Exercise description
Could you filter the data below down to the lines that hold the word "parse"?

[The data]

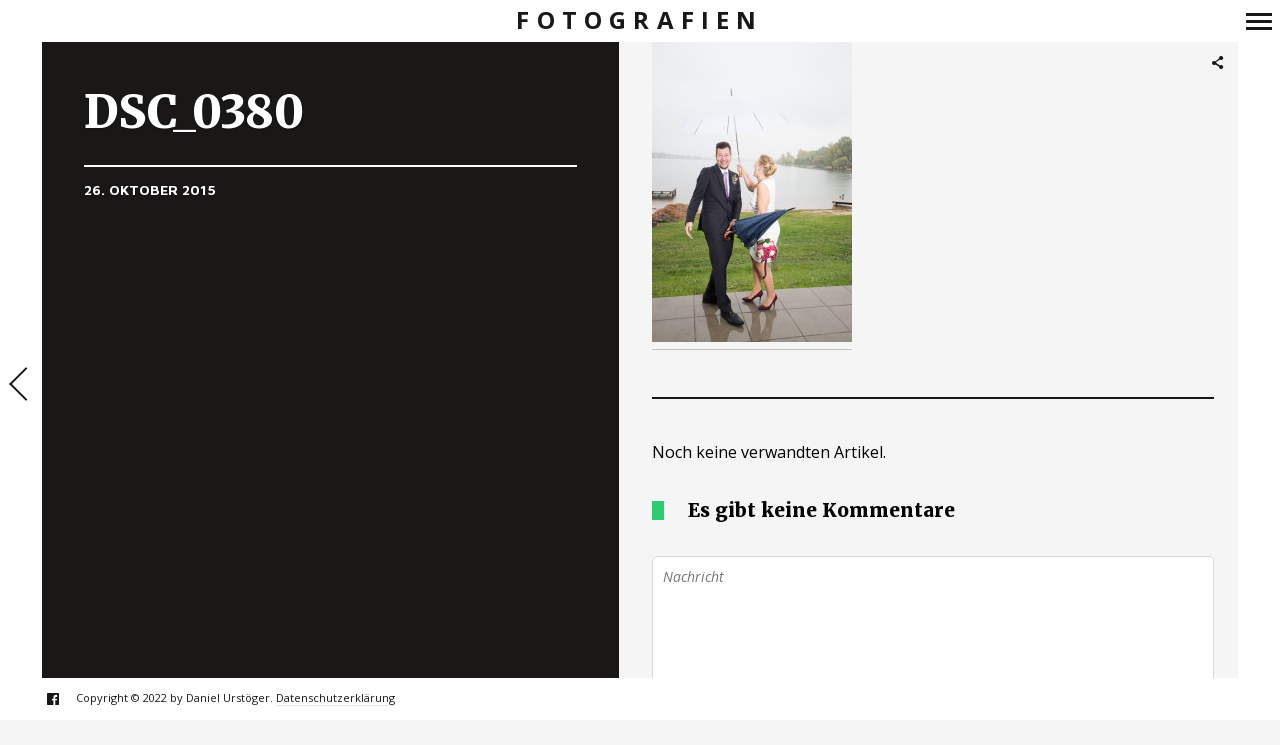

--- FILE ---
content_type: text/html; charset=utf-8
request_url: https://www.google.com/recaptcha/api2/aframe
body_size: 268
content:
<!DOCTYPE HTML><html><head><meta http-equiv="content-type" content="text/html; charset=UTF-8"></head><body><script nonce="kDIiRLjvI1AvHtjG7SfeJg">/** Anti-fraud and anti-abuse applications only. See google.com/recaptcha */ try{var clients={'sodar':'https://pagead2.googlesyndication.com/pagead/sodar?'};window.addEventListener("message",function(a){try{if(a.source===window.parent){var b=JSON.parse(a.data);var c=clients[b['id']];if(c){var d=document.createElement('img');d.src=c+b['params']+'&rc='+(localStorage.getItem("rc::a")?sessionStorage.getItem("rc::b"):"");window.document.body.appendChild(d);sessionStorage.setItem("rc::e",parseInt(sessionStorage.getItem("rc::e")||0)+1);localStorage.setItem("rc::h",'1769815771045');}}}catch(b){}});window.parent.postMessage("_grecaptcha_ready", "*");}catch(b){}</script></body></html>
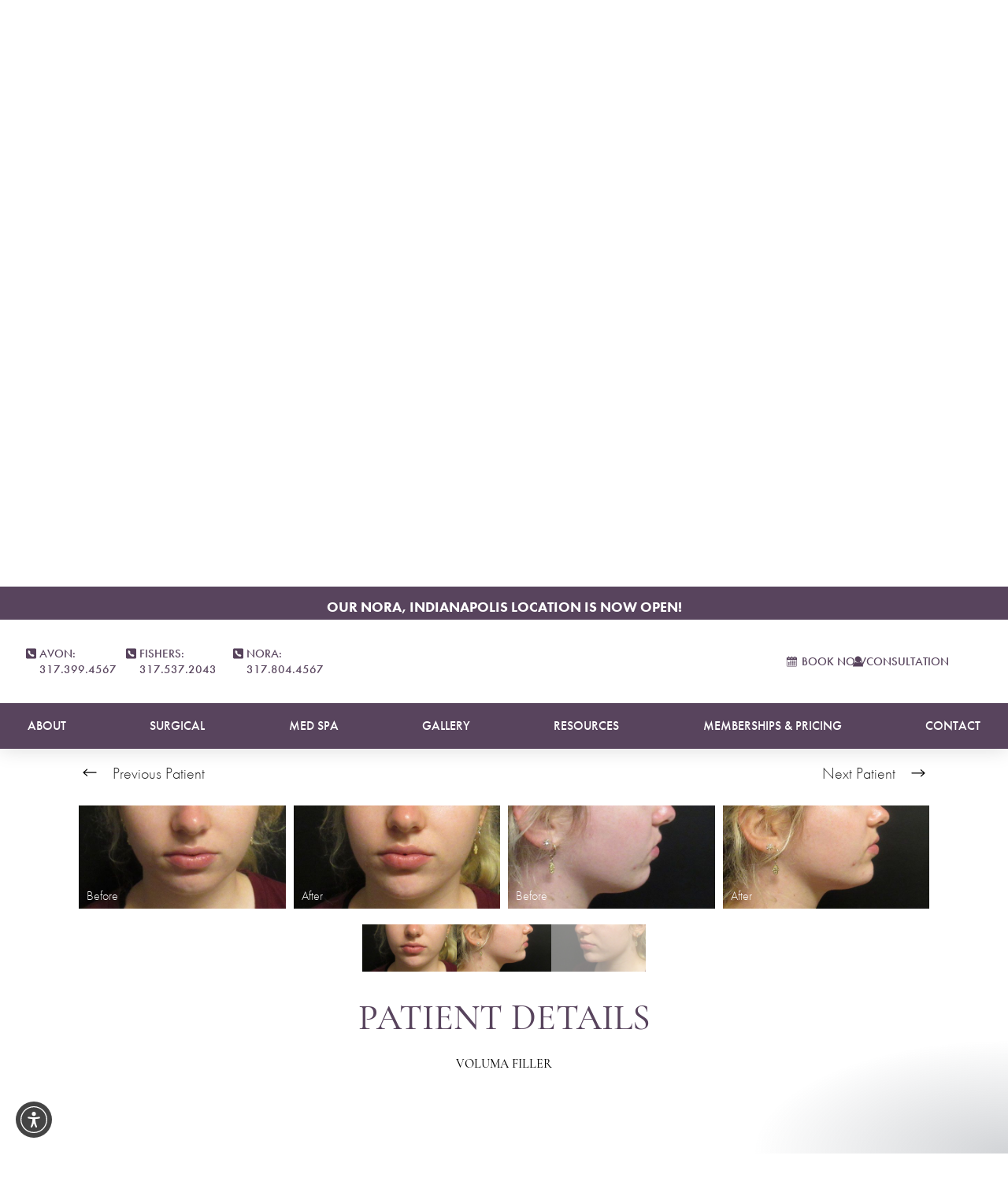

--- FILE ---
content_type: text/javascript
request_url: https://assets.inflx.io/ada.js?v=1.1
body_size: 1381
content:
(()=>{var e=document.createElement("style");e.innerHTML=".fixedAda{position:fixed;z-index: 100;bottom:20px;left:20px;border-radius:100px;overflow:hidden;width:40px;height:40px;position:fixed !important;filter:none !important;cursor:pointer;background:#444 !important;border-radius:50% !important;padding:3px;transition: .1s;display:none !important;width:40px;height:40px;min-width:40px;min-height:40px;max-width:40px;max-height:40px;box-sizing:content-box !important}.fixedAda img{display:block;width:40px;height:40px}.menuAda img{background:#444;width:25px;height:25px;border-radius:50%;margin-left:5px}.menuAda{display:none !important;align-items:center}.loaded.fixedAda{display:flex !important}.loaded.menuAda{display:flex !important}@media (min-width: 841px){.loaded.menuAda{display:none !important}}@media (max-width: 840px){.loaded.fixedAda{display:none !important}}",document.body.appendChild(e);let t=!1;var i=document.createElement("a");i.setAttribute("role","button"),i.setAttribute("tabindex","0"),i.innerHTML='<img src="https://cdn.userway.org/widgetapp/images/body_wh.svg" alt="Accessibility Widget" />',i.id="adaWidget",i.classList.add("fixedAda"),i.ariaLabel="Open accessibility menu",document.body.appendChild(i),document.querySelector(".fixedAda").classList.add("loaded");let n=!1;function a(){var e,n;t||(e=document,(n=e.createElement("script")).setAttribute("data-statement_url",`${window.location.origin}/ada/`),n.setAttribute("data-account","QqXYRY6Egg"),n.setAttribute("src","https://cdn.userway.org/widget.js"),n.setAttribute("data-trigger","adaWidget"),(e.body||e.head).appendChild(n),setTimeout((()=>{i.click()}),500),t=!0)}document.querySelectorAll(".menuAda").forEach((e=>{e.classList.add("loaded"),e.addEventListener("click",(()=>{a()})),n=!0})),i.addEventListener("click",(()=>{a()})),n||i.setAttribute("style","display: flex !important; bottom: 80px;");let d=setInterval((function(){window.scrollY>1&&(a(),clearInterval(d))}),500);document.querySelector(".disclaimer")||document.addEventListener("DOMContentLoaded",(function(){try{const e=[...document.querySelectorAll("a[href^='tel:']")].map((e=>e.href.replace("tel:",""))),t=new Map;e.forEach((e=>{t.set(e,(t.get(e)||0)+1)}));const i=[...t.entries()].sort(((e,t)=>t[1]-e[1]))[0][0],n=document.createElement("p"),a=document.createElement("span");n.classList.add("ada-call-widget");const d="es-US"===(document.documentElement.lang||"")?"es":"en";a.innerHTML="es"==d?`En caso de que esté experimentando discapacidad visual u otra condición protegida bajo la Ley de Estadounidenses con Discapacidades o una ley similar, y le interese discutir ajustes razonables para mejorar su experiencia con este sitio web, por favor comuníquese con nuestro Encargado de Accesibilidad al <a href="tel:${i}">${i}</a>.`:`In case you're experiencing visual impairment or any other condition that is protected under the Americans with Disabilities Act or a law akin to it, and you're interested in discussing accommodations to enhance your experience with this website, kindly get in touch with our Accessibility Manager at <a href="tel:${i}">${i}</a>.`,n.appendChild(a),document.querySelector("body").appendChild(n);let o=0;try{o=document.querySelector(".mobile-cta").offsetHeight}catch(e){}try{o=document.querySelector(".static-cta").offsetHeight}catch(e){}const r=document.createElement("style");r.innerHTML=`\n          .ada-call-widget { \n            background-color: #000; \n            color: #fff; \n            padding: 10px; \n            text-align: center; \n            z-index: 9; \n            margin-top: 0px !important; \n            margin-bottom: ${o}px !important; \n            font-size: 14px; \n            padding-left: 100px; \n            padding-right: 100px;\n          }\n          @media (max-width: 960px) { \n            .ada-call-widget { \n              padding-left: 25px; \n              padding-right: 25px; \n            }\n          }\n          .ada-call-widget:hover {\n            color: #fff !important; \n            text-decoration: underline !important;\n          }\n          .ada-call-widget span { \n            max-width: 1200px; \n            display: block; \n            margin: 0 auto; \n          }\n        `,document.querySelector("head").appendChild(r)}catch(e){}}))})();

[/The data]
[The data]

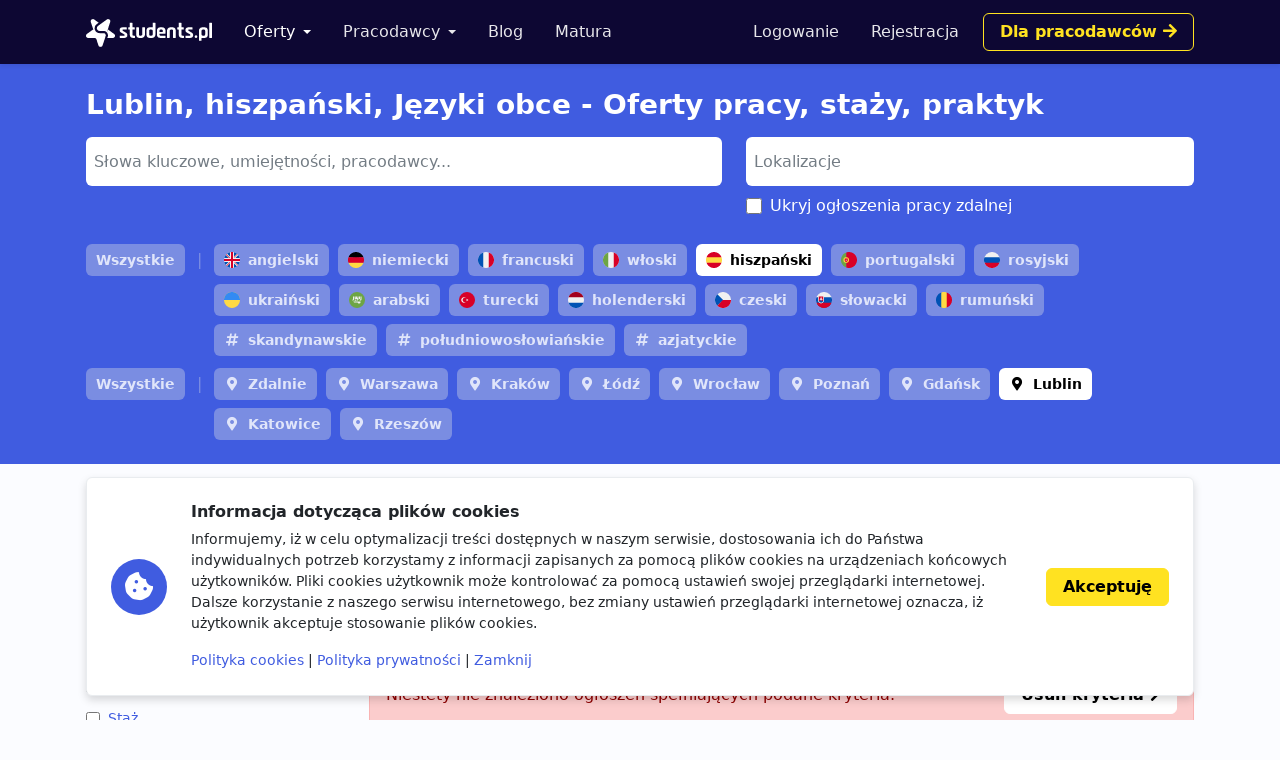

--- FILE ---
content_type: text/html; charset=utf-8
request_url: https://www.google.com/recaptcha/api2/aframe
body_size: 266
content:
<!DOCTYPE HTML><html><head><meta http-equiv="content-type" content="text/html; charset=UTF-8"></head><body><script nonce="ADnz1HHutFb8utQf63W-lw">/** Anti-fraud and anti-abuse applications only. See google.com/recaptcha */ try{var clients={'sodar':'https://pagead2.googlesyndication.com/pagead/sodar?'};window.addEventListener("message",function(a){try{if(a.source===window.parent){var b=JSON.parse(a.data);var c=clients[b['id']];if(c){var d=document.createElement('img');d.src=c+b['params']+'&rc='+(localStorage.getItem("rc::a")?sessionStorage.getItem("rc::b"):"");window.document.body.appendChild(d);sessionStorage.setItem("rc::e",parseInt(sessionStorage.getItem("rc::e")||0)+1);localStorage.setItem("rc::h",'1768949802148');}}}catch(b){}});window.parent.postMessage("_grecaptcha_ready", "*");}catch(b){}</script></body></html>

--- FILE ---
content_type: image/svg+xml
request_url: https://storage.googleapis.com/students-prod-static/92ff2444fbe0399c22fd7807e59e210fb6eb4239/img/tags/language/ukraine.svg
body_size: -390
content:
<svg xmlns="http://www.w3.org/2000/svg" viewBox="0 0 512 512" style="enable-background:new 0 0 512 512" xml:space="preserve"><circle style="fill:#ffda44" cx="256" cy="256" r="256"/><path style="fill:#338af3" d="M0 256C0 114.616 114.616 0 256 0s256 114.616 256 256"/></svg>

[/The data]

Solution for this problem
<!DOCTYPE HTML><html><head><meta http-equiv="content-type" content="text/html; charset=UTF-8"></head><body><script nonce="kDIiRLjvI1AvHtjG7SfeJg">/** Anti-fraud and anti-abuse applications only. See google.com/recaptcha */ try{var clients={'sodar':'https://pagead2.googlesyndication.com/pagead/sodar?'};window.addEventListener("message",function(a){try{if(a.source===window.parent){var b=JSON.parse(a.data);var c=clients[b['id']];if(c){var d=document.createElement('img');d.src=c+b['params']+'&rc='+(localStorage.getItem("rc::a")?sessionStorage.getItem("rc::b"):"");window.document.body.appendChild(d);sessionStorage.setItem("rc::e",parseInt(sessionStorage.getItem("rc::e")||0)+1);localStorage.setItem("rc::h",'1769815771045');}}}catch(b){}});window.parent.postMessage("_grecaptcha_ready", "*");}catch(b){}</script></body></html>
<!DOCTYPE HTML><html><head><meta http-equiv="content-type" content="text/html; charset=UTF-8"></head><body><script nonce="ADnz1HHutFb8utQf63W-lw">/** Anti-fraud and anti-abuse applications only. See google.com/recaptcha */ try{var clients={'sodar':'https://pagead2.googlesyndication.com/pagead/sodar?'};window.addEventListener("message",function(a){try{if(a.source===window.parent){var b=JSON.parse(a.data);var c=clients[b['id']];if(c){var d=document.createElement('img');d.src=c+b['params']+'&rc='+(localStorage.getItem("rc::a")?sessionStorage.getItem("rc::b"):"");window.document.body.appendChild(d);sessionStorage.setItem("rc::e",parseInt(sessionStorage.getItem("rc::e")||0)+1);localStorage.setItem("rc::h",'1768949802148');}}}catch(b){}});window.parent.postMessage("_grecaptcha_ready", "*");}catch(b){}</script></body></html>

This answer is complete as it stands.